OTB dataset (Wu et al., 2013) includes 50 sequences tagged with 11 attributes, which represent the challenging aspects for tracking such as illumination variation, occlusion, deformation et al. The tracking performance is quantitatively evaluated using both precision rate (PR) and success rate (SR), as defined in (Wu et al., 2013). PR/SR scores are depicted using precision plot and success plot, respectively. The precision plot shows the percentage of frames whose tracked centre is within certain Euclidean distance (20 pixels) from the centre of the ground truth. Success plot computes the percentage of frames whose intersection over union overlap with the ground truth annotation is within a threshold varying between 0 and 1, and the area under curve (AUC) is used for SR score. To evaluate the effectiveness of incorporating the scale set proposed by the KLT tracker, we provide two versions of our tracker as PAWSSa and PAWSSb: PAWSSa only includes scale set S_r, while PAWSSb includes both S_r and S_p for scale estimation.

Comparison using different features: Selecting right features to describe the object appearance plays a critical role in tracking. The most desirable feature property is its uniqueness so that the object can be distinguished from background. Raw intensities or colour features are usually used for histogram-based appearance representations, while edge or gradient information are less sensitive to illumination changes. Generally, many tracking approaches use a combination of these diverse features to represent the object (Hare, Saffari, Torr, 2011, Grabner, Grabner, Bischof, 2006, Li, Shen, Dick, Hengel, 2013). To evaluate the performance of our proposed approach, we tested different low-level features such as HSV colour, RGB colour, the combination of colour and gradient features (HSV+G, RGB+G) for constructing the descriptor in Table 5.1. The RGB histogram is 24-dimensional with 8 bins for each channel, and the HSV colour histogram is 20-dimensional including 8 bins for H and S channels respectively and 4 separate bins for V channel. The gradient histogram is 16-dimensional signed gradients ranging from 0 to 360^∘. We also compared our tracker PAWSSa and PAWSSb with Struck (Hare et al., 2011) and SOWP (Kim et al., 2015).
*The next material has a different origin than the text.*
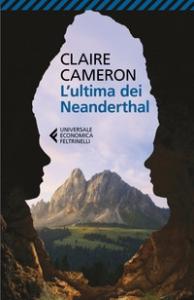 L'ultima dei Neanderthal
From Table 2, we observe: Augmenting colour with gradient histogram improves the tracking performance by providing diverse structural information of the object. In our experiments, the descriptor comprising combination of HSV colour and gradient features achieves the best results, we use this setting in the following evaluation.

Table 2.

The performance of the proposed algorithm compared with different low-level features. PAWSSa and PAWSSb tracker represents our tracker without and with the KLT tracker, respectively.

	PAWSSa	PAWSSb
HSV	0.731 / 0.528	0.742 / 0.545
RGB	0.764 / 0.552	0.749 / 0.544
RGB+G	0.838 / 0.605	0.840 / 0.607
HSV+G	0.889 / 0.635	0.897 / 0.649

Open in a new tab

Comparison with state-of-the-art trackers: We use the evaluation toolkit provided by Wu et al. (2013) to generate the precision and success plots for the one pass evaluation (OPE) of the top 10 algorithms in Fig. 7. The toolkit includes 29 benchmark trackers, besides that we also include SOWP tracker. It is shown that PAWSSb achieves the best PR/SR scores among all the trackers. For a more detailed evaluation, we also compared our tracker with state-of-the-art trackers in Table 3. Notice that in all the attribute field, our tracker achieves either the best or the second best PR/SR scores. Our tracker achieves 36.7% gain in PR and 36.9% gain in SR over Struck (Hare et al., 2011). By using a simple patch weighting strategy and training with adaptive scale samples, the performance shows that our tracker provides comparable PR scores, and higher SR score compared with SOWP (Kim et al., 2015). PAWSSa tracker improves SR score by 2.6% considering gradually small changes between frames, PAWSSb improves SR score by 4.8% by incorporating scales estimated by the external KLT tracker. Specifically, when the object undergoes scare variation PAWSS achieves a performance gain of 10.3% in SR over SOWP.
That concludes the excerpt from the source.